If the authenticator role has a custom config applied to it (in our case log_min_duration_statement = -1), requests fail with the following permissions error:

So I'm not able to reproduce the error when adding a log_min_duration_statement to the authenticator but by adding the same setting to the anonymous role:

ALTER ROLE postgrest_test_anonymous SET log_min_duration_statement to 1;

I do get the error:

curl localhost:3000/projects

{"code":"42501","details":null,"hint":null,"message":"permission denied to set parameter \"log_min_duration_statement\""}

So you likely have the setting on members of authenticator, #2561 only adds settings for those but not for the authenticator.

---

We should still correct this. i.e. not add settings that require high privileges for authenticator members.

[steve-chavez]

We should still correct this. i.e. not add settings that require high privileges for authenticator members.

Fortunately pg_settings has a context column that will let us filter these settings:

postgres=> select context from pg_settings where name = 'log_min_duration_statement';
-[ RECORD 1 ]------
context | superuser

We should apply only the ones that have a user context:

postgres=> select distinct(context) from pg_settings;
-[ RECORD 1 ]--------------
context | postmaster
-[ RECORD 2 ]--------------
context | superuser-backend
-[ RECORD 3 ]--------------
context | user
-[ RECORD 4 ]--------------
context | internal
-[ RECORD 5 ]--------------
context | backend
-[ RECORD 6 ]--------------
context | sighup
-[ RECORD 7 ]--------------
context | superuser

[colophonemes]

Can you share the output (redacted) of the following query?
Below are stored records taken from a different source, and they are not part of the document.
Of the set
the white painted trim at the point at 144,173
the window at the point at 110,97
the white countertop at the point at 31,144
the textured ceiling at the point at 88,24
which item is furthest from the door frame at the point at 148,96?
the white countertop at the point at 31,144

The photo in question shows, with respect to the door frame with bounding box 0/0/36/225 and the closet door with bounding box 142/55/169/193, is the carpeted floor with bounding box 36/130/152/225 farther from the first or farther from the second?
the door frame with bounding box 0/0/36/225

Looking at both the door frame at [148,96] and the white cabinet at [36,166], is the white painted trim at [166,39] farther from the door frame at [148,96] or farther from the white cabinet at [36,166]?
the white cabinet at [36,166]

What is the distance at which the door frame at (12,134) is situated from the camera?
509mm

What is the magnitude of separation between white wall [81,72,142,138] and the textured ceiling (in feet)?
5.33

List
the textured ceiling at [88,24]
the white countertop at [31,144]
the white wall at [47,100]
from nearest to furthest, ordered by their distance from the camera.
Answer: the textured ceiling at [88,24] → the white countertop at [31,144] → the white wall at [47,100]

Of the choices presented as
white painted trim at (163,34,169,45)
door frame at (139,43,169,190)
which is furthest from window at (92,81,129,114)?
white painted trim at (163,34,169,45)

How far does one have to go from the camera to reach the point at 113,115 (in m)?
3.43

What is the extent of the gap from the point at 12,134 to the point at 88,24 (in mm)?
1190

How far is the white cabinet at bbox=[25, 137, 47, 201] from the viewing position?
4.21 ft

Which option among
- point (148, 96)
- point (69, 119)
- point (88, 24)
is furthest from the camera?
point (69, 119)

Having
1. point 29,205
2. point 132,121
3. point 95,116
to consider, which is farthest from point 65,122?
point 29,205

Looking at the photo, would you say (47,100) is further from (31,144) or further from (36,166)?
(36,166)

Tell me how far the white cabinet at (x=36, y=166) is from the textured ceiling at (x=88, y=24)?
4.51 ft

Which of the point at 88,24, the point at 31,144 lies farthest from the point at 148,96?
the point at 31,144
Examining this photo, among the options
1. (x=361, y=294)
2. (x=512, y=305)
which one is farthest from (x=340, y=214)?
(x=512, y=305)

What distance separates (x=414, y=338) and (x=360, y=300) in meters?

Ah, unfortunately we've already removed that setting from the DB so I can't provide query output, however, you were absolutely right that it wasn't just the authenticator role, and indeed the user role had an identical setting applied as well (which presumably had just never been set during a PostgREST transaction before). Removing the setting from the user role allowed queries to work again on v11.1.0.